Copy only what runs from the line containing "With (x=533, y=283)" through the end of the material below, line for line, with both ends included.

» Data to process:

§

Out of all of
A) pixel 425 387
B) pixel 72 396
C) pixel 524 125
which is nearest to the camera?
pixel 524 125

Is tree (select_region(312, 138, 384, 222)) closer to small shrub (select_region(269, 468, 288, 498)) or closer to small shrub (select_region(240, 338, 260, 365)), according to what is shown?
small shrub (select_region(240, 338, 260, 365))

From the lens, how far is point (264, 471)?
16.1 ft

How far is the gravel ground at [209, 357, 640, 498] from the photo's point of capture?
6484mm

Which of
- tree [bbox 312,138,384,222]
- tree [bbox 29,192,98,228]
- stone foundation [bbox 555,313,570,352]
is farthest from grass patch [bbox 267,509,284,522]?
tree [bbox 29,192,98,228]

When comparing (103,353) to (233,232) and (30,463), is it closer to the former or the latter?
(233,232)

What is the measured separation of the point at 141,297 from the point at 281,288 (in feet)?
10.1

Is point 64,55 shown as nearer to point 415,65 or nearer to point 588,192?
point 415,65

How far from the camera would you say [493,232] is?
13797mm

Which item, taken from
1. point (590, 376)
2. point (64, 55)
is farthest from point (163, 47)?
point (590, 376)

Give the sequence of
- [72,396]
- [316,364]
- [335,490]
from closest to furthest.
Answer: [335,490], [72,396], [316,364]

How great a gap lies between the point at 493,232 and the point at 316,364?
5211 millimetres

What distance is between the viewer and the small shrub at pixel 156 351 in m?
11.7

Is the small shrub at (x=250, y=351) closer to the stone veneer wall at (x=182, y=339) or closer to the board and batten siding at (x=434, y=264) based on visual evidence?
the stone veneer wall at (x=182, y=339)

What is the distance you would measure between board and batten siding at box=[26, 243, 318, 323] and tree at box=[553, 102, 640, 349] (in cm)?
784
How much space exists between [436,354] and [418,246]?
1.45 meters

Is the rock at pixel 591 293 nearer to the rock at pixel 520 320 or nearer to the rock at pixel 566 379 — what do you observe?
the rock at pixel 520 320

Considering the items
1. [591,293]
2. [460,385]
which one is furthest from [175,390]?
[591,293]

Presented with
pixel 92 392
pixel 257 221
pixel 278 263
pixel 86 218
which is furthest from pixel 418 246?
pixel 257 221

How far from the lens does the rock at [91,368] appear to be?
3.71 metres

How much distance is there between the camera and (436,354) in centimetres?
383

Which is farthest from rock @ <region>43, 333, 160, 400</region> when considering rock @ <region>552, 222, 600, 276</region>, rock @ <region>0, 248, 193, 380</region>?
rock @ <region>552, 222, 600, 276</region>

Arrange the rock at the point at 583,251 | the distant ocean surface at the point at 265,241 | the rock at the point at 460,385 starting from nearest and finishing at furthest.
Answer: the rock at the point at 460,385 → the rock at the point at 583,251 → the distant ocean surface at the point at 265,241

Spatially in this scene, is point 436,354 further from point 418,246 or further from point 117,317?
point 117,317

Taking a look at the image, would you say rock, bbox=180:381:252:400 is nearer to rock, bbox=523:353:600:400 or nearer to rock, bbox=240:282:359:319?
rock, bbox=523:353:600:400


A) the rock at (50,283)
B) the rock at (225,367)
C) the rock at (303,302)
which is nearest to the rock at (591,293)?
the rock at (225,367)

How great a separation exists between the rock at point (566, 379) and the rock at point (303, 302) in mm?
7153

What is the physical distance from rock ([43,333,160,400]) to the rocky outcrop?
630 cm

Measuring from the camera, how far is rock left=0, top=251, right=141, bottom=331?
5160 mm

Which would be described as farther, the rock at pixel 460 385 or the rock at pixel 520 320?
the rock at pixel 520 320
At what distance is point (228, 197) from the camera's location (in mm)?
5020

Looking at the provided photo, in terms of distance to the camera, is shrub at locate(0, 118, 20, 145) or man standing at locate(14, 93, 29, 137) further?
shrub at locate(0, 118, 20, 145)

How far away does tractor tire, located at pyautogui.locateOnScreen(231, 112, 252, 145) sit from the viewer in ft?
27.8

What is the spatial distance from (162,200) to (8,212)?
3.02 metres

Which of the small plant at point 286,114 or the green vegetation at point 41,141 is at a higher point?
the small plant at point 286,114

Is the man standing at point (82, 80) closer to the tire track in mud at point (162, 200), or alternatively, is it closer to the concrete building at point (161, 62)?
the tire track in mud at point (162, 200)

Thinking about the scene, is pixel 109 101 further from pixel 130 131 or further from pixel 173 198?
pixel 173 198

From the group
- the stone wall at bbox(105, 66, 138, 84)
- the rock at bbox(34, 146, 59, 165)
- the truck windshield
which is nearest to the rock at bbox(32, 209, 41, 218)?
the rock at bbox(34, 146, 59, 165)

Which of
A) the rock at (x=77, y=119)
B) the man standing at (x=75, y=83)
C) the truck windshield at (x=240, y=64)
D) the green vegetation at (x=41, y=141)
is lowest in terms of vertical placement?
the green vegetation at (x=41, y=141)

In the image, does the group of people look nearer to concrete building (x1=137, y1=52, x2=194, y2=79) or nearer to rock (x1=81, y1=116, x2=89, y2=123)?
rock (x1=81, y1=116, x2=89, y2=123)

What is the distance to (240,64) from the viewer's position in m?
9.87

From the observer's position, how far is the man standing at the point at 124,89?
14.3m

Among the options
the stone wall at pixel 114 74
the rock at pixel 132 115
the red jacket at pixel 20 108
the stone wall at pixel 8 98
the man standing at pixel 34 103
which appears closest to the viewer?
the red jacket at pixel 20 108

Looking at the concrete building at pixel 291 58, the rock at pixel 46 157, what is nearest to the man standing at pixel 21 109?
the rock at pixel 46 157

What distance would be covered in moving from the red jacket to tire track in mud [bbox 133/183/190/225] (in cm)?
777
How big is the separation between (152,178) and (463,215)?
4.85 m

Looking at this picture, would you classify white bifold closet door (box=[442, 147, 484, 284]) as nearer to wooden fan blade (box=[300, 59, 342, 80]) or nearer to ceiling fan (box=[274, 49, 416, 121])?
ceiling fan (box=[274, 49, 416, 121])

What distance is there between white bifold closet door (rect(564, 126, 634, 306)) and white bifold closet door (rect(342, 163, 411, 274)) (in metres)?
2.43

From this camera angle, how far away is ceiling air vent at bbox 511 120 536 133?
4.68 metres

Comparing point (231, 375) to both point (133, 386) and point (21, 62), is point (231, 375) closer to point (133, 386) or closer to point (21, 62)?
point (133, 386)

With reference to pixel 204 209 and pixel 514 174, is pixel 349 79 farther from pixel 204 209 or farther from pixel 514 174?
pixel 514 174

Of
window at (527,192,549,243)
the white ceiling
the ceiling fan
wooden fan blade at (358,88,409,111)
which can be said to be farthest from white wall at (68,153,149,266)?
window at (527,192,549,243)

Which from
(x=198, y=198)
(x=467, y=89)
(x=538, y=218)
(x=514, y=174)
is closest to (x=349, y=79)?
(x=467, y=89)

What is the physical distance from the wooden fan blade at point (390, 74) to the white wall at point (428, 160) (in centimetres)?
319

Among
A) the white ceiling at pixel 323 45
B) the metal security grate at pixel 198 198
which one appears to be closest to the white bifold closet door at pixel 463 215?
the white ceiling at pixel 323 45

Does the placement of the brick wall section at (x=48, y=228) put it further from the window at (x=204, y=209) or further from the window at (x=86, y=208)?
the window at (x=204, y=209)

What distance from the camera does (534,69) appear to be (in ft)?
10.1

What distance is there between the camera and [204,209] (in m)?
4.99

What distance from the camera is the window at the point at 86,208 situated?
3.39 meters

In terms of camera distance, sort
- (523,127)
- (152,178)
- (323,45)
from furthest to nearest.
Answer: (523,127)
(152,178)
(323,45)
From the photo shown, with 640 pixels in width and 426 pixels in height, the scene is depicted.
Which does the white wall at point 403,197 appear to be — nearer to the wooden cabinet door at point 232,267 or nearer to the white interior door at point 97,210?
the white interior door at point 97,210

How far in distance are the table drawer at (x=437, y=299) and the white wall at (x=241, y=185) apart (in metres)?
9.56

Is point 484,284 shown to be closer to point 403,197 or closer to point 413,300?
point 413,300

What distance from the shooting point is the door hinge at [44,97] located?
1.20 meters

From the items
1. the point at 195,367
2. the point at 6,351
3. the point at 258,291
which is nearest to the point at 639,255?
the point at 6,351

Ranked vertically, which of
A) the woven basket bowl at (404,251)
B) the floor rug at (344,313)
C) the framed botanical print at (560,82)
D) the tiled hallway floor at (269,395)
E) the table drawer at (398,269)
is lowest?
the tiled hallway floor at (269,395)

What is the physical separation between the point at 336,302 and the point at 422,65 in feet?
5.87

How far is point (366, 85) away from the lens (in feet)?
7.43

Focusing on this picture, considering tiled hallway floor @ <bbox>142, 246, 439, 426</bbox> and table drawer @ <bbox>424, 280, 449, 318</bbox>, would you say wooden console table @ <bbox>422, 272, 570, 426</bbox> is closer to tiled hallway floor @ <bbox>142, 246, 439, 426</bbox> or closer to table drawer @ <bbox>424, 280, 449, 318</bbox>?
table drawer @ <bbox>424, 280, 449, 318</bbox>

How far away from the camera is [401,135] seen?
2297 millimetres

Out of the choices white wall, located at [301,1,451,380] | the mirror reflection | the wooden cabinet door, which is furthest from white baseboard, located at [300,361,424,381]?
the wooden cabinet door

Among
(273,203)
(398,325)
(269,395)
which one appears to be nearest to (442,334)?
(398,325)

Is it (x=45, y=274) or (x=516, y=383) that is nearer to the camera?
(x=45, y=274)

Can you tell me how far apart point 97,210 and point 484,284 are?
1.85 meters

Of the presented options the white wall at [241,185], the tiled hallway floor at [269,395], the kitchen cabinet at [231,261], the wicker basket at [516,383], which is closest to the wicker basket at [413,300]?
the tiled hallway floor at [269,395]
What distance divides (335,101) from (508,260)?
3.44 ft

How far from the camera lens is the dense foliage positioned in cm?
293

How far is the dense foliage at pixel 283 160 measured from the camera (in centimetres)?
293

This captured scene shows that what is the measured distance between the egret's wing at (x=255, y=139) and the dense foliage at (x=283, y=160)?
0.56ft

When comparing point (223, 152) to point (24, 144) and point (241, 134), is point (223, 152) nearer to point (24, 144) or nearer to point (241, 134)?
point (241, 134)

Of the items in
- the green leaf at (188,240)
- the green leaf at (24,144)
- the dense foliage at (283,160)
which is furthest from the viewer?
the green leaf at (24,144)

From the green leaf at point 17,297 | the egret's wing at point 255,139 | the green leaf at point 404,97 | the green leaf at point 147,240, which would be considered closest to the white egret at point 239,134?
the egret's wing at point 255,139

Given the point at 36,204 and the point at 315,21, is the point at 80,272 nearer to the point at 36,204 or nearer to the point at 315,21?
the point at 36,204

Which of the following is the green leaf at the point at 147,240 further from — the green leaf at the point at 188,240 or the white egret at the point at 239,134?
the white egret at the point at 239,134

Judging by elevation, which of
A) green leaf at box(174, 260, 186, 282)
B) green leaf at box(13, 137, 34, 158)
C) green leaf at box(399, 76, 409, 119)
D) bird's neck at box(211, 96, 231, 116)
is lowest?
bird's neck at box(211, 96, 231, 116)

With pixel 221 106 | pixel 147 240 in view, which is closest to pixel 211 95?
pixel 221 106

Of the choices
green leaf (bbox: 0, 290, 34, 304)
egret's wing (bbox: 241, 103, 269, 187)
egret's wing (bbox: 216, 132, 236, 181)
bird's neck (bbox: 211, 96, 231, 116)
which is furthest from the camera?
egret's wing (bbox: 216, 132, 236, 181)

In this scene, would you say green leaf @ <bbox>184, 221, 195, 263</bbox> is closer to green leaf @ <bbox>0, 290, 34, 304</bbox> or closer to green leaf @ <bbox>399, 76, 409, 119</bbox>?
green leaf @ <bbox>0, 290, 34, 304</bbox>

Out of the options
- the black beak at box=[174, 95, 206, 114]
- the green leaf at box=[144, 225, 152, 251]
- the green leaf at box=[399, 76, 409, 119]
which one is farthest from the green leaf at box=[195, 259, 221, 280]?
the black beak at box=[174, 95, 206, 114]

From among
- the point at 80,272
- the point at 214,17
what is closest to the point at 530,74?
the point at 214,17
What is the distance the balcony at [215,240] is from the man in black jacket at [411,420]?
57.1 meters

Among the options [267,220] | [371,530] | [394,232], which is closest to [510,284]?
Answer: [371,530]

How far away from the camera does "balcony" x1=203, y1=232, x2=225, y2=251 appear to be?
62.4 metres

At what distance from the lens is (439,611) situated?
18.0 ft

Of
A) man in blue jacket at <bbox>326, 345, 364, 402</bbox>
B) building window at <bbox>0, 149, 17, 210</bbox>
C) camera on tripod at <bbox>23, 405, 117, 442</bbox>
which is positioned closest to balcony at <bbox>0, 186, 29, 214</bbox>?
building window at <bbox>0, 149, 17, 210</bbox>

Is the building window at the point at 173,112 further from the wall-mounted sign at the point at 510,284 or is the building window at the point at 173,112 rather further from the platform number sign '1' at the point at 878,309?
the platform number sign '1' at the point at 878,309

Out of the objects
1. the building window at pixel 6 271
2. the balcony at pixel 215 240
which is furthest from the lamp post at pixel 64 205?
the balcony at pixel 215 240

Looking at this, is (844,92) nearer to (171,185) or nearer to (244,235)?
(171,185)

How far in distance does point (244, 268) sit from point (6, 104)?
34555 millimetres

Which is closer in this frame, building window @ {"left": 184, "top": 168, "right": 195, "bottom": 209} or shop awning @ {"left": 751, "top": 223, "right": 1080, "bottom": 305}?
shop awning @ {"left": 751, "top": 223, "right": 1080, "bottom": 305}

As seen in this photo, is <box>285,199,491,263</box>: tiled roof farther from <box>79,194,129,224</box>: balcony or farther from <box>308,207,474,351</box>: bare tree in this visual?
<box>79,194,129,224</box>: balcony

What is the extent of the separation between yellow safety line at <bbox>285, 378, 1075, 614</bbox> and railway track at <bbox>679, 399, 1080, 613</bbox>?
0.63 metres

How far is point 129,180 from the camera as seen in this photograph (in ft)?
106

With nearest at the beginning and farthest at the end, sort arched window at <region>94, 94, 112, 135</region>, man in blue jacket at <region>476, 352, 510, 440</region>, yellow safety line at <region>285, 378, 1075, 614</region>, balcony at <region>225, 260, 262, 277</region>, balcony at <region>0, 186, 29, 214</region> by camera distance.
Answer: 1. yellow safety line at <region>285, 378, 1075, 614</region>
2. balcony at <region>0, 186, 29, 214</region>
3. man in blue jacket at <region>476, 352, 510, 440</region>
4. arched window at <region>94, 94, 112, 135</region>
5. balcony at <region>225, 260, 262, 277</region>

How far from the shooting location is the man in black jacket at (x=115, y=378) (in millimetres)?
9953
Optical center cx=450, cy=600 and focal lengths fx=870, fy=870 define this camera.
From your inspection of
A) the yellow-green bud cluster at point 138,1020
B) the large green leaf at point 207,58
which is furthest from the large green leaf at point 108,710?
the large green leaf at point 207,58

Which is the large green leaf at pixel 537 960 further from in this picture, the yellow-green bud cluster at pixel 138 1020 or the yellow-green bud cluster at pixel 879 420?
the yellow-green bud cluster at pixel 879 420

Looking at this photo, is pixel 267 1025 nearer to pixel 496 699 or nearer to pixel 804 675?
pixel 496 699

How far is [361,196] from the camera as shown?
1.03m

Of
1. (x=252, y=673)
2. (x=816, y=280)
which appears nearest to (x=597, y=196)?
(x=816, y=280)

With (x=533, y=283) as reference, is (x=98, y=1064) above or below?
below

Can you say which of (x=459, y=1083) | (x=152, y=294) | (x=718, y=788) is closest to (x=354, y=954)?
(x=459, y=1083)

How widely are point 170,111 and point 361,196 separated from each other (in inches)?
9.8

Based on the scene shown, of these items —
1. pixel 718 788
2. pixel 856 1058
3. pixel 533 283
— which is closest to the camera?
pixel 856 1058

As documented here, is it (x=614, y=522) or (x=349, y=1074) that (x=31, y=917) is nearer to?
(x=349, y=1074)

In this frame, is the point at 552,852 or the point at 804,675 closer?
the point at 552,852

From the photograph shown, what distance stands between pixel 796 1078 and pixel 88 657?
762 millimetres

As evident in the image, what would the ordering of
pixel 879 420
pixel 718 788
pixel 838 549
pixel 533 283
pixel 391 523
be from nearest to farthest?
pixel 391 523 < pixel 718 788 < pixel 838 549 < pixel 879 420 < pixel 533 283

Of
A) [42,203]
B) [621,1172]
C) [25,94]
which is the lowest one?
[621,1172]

§

» Task answer:
With (x=533, y=283) as reference, is (x=98, y=1064) above or below?
below

Can you say which of (x=459, y=1083) | (x=152, y=294) | (x=718, y=788) is closest to (x=354, y=954)?
(x=459, y=1083)

How widely are point 170,111 and point 361,196 separated from each other (in inches)?
9.8

Based on the scene shown, of these items —
1. pixel 718 788
2. pixel 856 1058
3. pixel 533 283
— which is closest to the camera?
pixel 856 1058

As documented here, is it (x=614, y=522) or (x=349, y=1074) that (x=31, y=917) is nearer to?
(x=349, y=1074)

In this frame, is the point at 552,852 or the point at 804,675 closer?
the point at 552,852

From the photograph shown, what distance stands between pixel 796 1078 and pixel 88 657?
762 millimetres

As evident in the image, what would the ordering of
pixel 879 420
pixel 718 788
pixel 838 549
pixel 533 283
pixel 391 523
be from nearest to farthest?
pixel 391 523 < pixel 718 788 < pixel 838 549 < pixel 879 420 < pixel 533 283

Of
A) [42,203]
B) [621,1172]
C) [25,94]
which is the lowest one?
[621,1172]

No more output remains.